Please return the passage of the rainbow bee-eater text below, copied precisely, starting with "The rainbow bee-eater (Merops" and going on through "ornatus 'ornate, adorned'.".

+++ PAGE EXTRACT +++

Scientific classification
- Kingdom: Animalia
- Phylum: Chordata
- Class: Aves
- Order: Coraciiformes
- Family: Meropidae
- Genus: Merops
- Species: M. ornatus
- Binomial name: Merops ornatus Latham, 1801

= Rainbow bee-eater =

- Genus: Merops
- Species: ornatus
- Authority: Latham, 1801
- Conservation status: LC

Species of bird

The rainbow bee-eater (Merops ornatus) is a bird species in the bee-eater family Meropidae.

==Taxonomy==
The rainbow bee-eater is the only species of bee-eater found in Australia and is monotypic, meaning it has no accepted subspecies. Its closest relative is most likely the olive bee-eater (Merops superciliosus) of southern and eastern Africa, but molecular phylogenetic analysis places the rainbow bee-eater as closest relative with the European bee-eater (M. apiaster). It was first described by John Latham in 1801.
The generic name is Ancient Greek merops which means 'bee-eater' and the specific epithet is Latin ornatus 'ornate, adorned'.

+++ GIVEN INFORMATION +++

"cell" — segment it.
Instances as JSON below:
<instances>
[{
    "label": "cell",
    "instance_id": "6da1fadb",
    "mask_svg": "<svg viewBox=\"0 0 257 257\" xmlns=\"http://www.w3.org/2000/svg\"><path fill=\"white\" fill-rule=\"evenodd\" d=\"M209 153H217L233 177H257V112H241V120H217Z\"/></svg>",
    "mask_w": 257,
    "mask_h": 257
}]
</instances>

+++

_WRITTEN SOLUTION_
The rainbow bee-eater (Merops ornatus) is a bird species in the bee-eater family Meropidae.

==Taxonomy==
The rainbow bee-eater is the only species of bee-eater found in Australia and is monotypic, meaning it has no accepted subspecies. Its closest relative is most likely the olive bee-eater (Merops superciliosus) of southern and eastern Africa, but molecular phylogenetic analysis places the rainbow bee-eater as closest relative with the European bee-eater (M. apiaster). It was first described by John Latham in 1801.
The generic name is Ancient Greek merops which means 'bee-eater' and the specific epithet is Latin ornatus 'ornate, adorned'.